Ted Benna, the father of the 401(k), sees a new opportunity serving small plans.
As he approaches retirement age, the man who invented the 401(k) is still working on it.
In January, R. Theodore Benna, 64, founded a small consulting firm, Malvern Benefits Co., that administers 401(k)s for companies with fewer than 1,000 employees. “We see an opportunity here for a quality product,” says Benna. This is familiar turf: Benna was a co-owner of a consulting firm 23 years ago when he created the prototype for the modern 401(k).
To keep costs low Benna has settled in Williamsport, a small town in the Endless Mountains of central Pennsylvania best known as the annual host of the Little League Baseball World Series. His son and two grandchildren live nearby. “We can turn a profit here, partially because of cheaper office space but also because we have access to a hardworking labor pool,” Benna says.
His small-plan administration business works much like many other so-called third-party administrators. Malvern charges employers a flat annual fee that ranges from $1,750 to $3,750, depending on the specifics of the plan; in addition the firm levies a participant fee of between $39 and $50 a person. To sign up clients Benna works with brokers, registered investment advisers and financial planners, who collect either asset-based or flat fees. “If we could go directly to small employers, we would, but almost all small employers work with financial advisers,” he says.
Says Trisha Brambley, whose Newtown, Pennsylvania, firm, Resources for Retirement, consults with midmarket plan sponsors: “So many products in the small- to midsize-plan market are insanely expensive.
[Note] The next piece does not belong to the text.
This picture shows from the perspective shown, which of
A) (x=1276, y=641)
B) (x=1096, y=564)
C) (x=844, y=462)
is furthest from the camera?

But Benna’s firm charges reasonable fees and offers a broad selection of funds.”
Malvern’s 401(k) plans pay an average of 100 basis points in total expenses for their fund holdings, whereas most small-plan fees start at 200 basis points and head north.
Currently, Malvern employs six people and serves 44 clients; the firm has a $400,000 401(k), administered in-house and mostly comprised of employee rollovers.
Back in 1981, Benna co-owned Johnson Cos., a small benefits-consulting firm in suburban Philadelphia. One of his clients, Cheltenham National Bank, wanted to replace its cash bonus plan with a profit-sharing plan in which employees wouldn’t have access to the money until they left the bank. Ultimately, the bank’s lawyers nixed the idea. “The lawyers advised the bankers not to do something that had never been done before,” recalls Benna.
The Tax Reform Act of 1978 added paragraph (k) to Section 401 of the Internal Revenue Code, expanding the possibilities for profit-sharing plans. Benna refashioned the idea he had peddled unsuccessfully to the bankers and created a savings plan for his own company. He and partner Edward Johnson met with fellow Pennsylvanian Drew Lewis, president Ronald Reagan’s secretary of Transportation, who arranged for them to present the idea to John (Buck) Chapoton, then
assistant Treasury secretary for tax policy. Their plan was eventually approved by the Treasury Department, and the regulations that came out thereafter endorsed the matching employer contributions and employee pretax contributions.
Their program, the model for today’s 401(k), allowed employees to save up to 6 percent of their pretax earnings and receive tax-deductible matching contributions from their employers. The law permitted earnings on those assets to grow tax-deferred. The 401(k) industry took off a few years later, when mutual fund giants like Fidelity Investments got into the act.
What about Benna’s own retirement savings? “I’m more heavily in stock than I counsel people to be at my age,” the father of the 401(k) says somewhat sheepishly, admitting to a 90 percent weighting in equities in his 401(k).
“I don’t see bonds doing anything favorable in the short term, and in addition my 401(k) is supplemented by fairly sizable real estate holdings.” In Williamsport, Benna owns a farm, a lodge and two small office buildings.